Hackett swore he was never coming back, so the group knew the farewells they exchanged were almost certainly final.

  Nelson and Hackett moved into the Chateau Marmont when they reached Hollywood, and though they were only a couple thousand miles from home, they felt like visitors to an alien world. When I step onto my balcony, Nelson wrote to a friend, I see “a thousand merry-go-rounds going around and around and around way down below.” In Los Angeles, he said, “everybody is a millionaire, nobody ever goes home, we all hate money and everything is love.”

  At first, Nelson and Hackett had nothing to do. John Garfield was in New York for work and not expected back for several days, so Nelson called Amanda and asked her to show him and Hackett the city. She agreed, and for several days she played chauffeur. She drove them to visit an acquaintance from Chicago who had moved west, to dinner with Sanora Babb, an old friend from the League of American Writers, and to Chasen’s, where Nelson swooned when a twenty-five-year-old actress named Angela Lansbury sat at a table nearby.

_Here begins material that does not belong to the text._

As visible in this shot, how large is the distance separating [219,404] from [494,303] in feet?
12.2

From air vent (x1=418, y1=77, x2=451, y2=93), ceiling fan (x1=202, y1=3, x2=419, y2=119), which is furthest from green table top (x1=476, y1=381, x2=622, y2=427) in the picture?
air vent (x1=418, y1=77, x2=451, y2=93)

  The trip felt like a dream, and like a dream, its promise disappeared as suddenly as it had manifested itself. Nelson began negotiating with Bob Roberts after settling in, and their talks soured quickly. The problem was money. Roberts offered Nelson fifteen thousand dollars up front for the rights to Arm, but no cut of the film’s profits if it earned any. Nelson thought he could do better, so he pushed for more, but Roberts had the advantage.** Nelson’s agent hadn’t accompanied him, and the representative she had arranged in Hollywood seemed to be looking out for Roberts’s interests.

  Tension built between Nelson and Roberts, and built. Nelson felt he was being treated like a child, or a fool. Roberts was eager to finish the deal and have Nelson begin working on a script, but he wasn’t willing to increase his offer. Nelson said he was going to meet with other producers, and by the end of the first week, they were trading insults freely.